Pendant des années, nos dirigeants ont expliqué aux Français que le numérique serait la solution à tous les problèmes. Plus rapide, plus simple, plus sûr. Chaque nouvelle réforme s'est accompagnée de son portail Internet, de sa plateforme, de sa base de données centralisée et de ses promesses de sécurité « conformes aux meilleurs standards ».

Le résultat est aujourd'hui accablant.

Après les multiples cyberattaques visant des administrations, des hôpitaux, des collectivités territoriales, des opérateurs publics, des entreprises stratégiques, des fédérations sportives et même la Fédération Française de Tir, voilà que le secteur privé spécialisé dans les armes semble, à son tour, être frappé par une fuite massive de données concernant des clients de l'Armurerie Lavaux, l'une des plus importantes armureries françaises.

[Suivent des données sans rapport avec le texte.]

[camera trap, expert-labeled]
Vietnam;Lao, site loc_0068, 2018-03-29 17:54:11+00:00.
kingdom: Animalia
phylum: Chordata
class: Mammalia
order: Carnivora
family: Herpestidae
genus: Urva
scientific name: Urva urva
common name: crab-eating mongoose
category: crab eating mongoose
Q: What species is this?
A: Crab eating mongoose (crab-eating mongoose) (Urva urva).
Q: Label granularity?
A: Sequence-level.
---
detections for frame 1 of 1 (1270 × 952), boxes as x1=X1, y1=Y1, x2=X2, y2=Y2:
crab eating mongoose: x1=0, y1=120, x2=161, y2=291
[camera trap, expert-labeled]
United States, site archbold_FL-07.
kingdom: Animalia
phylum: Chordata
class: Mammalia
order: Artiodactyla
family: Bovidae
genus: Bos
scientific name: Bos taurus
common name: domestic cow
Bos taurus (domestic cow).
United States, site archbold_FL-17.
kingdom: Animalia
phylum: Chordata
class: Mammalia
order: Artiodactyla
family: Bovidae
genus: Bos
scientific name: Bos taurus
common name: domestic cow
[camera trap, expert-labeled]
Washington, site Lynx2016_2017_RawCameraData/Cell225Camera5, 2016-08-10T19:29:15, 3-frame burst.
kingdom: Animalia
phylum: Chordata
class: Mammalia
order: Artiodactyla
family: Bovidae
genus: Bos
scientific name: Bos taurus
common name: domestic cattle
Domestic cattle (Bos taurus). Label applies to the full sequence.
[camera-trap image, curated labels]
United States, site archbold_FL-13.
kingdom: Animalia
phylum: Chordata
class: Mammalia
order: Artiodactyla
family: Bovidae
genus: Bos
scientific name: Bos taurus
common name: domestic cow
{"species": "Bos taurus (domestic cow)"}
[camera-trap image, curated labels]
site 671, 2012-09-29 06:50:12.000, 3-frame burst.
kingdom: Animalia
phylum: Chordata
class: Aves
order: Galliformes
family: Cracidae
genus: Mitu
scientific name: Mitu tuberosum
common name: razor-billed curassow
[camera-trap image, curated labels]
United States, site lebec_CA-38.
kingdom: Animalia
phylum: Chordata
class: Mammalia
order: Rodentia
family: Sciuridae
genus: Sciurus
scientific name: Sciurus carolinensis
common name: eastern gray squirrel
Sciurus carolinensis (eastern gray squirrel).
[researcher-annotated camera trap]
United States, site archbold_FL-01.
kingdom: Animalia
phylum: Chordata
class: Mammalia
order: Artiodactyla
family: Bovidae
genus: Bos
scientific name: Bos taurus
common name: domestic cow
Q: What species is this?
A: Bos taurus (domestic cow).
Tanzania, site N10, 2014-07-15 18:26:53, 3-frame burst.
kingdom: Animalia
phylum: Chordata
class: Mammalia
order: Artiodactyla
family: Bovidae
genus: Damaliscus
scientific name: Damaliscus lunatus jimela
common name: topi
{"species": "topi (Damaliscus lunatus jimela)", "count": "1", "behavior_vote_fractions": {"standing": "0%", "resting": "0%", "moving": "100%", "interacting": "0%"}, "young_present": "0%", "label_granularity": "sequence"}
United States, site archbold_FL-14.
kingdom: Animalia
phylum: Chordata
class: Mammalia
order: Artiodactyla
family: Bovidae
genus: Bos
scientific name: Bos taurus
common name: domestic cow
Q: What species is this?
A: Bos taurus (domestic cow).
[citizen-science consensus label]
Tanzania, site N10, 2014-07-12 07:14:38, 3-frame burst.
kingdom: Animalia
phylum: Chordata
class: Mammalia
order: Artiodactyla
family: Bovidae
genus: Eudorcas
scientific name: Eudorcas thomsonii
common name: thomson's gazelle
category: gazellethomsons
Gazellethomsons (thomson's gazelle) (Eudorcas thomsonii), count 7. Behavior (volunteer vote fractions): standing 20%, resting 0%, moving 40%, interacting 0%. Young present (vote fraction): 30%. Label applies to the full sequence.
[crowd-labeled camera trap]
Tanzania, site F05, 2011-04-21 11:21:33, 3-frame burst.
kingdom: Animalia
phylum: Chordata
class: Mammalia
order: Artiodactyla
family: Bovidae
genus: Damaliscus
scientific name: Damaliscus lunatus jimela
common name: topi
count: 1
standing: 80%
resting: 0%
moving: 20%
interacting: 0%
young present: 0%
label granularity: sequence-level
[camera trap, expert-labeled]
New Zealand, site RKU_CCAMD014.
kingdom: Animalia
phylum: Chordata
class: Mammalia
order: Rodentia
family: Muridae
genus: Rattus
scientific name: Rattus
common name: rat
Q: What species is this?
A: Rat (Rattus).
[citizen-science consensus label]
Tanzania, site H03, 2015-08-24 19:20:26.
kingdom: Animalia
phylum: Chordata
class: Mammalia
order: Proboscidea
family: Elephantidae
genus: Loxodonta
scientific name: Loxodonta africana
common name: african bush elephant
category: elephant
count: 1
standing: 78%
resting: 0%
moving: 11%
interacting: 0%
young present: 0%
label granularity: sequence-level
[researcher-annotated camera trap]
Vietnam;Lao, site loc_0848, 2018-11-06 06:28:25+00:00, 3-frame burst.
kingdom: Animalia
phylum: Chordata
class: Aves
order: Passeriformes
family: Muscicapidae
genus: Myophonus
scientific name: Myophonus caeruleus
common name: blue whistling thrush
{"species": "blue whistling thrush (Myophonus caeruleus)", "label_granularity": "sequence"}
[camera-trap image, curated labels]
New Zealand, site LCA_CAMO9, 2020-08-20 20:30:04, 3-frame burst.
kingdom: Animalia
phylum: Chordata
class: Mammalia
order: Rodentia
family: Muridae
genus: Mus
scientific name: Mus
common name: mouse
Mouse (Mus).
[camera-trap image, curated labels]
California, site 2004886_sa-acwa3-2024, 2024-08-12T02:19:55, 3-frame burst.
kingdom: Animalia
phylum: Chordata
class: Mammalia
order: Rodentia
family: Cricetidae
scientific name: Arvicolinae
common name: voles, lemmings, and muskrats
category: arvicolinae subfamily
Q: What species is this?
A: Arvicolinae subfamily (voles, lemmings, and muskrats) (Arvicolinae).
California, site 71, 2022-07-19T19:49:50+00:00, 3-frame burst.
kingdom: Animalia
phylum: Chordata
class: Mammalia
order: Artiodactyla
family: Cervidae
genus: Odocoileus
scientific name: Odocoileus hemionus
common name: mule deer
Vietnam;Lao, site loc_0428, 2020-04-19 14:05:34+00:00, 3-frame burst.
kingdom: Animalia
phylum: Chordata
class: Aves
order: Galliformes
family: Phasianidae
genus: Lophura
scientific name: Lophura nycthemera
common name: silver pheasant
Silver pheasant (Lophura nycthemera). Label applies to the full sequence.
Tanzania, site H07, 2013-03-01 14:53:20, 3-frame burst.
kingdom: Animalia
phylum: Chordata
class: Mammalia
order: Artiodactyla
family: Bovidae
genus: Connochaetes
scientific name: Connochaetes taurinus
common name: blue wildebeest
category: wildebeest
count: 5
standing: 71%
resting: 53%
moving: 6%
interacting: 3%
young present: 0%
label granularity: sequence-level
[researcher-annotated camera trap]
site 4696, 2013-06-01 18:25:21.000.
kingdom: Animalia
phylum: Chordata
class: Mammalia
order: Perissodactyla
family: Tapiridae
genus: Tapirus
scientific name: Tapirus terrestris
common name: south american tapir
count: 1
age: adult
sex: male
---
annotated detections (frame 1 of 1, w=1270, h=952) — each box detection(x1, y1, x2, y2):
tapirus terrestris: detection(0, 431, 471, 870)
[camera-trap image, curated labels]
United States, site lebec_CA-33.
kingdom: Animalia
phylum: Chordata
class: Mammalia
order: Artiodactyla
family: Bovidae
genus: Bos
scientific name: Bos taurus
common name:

Si les informations qui circulent se confirment, c'est une nouvelle démonstration de l'effondrement de notre souveraineté numérique.


À chaque incident, le scénario est le même.

Les experts s'indignent.

Les autorités ouvrent une enquête.

La CNIL rappelle les obligations réglementaires.

Quelques communiqués rassurants sont publiés.

Puis... plus rien.


Les victimes, elles, restent seules avec leurs noms, adresses, coordonnées et parfois des informations particulièrement sensibles qui circulent désormais dans les profondeurs d'Internet.

Dans le cas des détenteurs légaux d'armes, la gravité dépasse largement la simple atteinte à la vie privée.

Une telle fuite peut permettre à des réseaux criminels d'identifier des domiciles susceptibles d'abriter des armes, des coffres ou des équipements de valeur. Elle peut également alimenter des tentatives d'escroquerie ciblée, d'usurpation d'identité ou de faux démarchages se faisant passer pour les forces de l'ordre. Les autorités elles-mêmes avaient alerté sur ce risque lors des précédentes fuites concernant les licenciés de tir.


Ce qui choque n'est plus seulement le piratage.

C'est sa banalisation.

Chaque semaine ou presque, une nouvelle fuite de données fait les gros titres. Des millions de Français voient leurs informations personnelles partir dans la nature sans que cela semble provoquer la moindre remise en question de fond.

Nous sommes devenus un pays où l'on exige toujours davantage de données personnelles des citoyens, tout en étant incapable d'en garantir la protection.

On multiplie les obligations numériques.

On centralise.

On collecte.

On stocke.

Mais on protège de moins en moins.


À force d'entendre que "le risque zéro n'existe pas", certains finissent par considérer les cyberattaques comme une fatalité. Elles ne le sont pas.

La cybersécurité n'est pas une option budgétaire.

Elle n'est pas un simple service informatique.

Elle constitue aujourd'hui un enjeu de souveraineté nationale.

Lorsqu'un État est incapable de protéger les données les plus sensibles de ses citoyens, lorsqu'il laisse prospérer une succession presque ininterrompue de fuites touchant aussi bien les administrations que les entreprises privées, il envoie un signal extrêmement inquiétant : celui d'un pays devenu vulnérable.

La France aime se présenter comme une puissance technologique.

Pourtant, les faits racontent une autre histoire.

Celle d'une nation qui numérise plus vite qu'elle ne sécurise.

Qui centralise plus vite qu'elle ne protège.

Qui impose des obligations toujours plus nombreuses aux citoyens sans être capable d'assurer le premier devoir de tout État moderne : garantir la sécurité de leurs informations.

Le problème n'est plus seulement informatique.

Il est politique.

Car à chaque nouvelle fuite, c'est un peu plus de confiance qui disparaît.

Et une démocratie où les citoyens ne peuvent plus avoir confiance dans la protection de leurs données est une démocratie qui s'affaiblit elle-même.

Il est temps que la cybersécurité cesse d'être un slogan de conférence ou une ligne dans un rapport administratif.

Elle doit devenir une priorité nationale.

Avant que la prochaine fuite ne soit plus seulement une affaire de données… mais de vies mises en danger.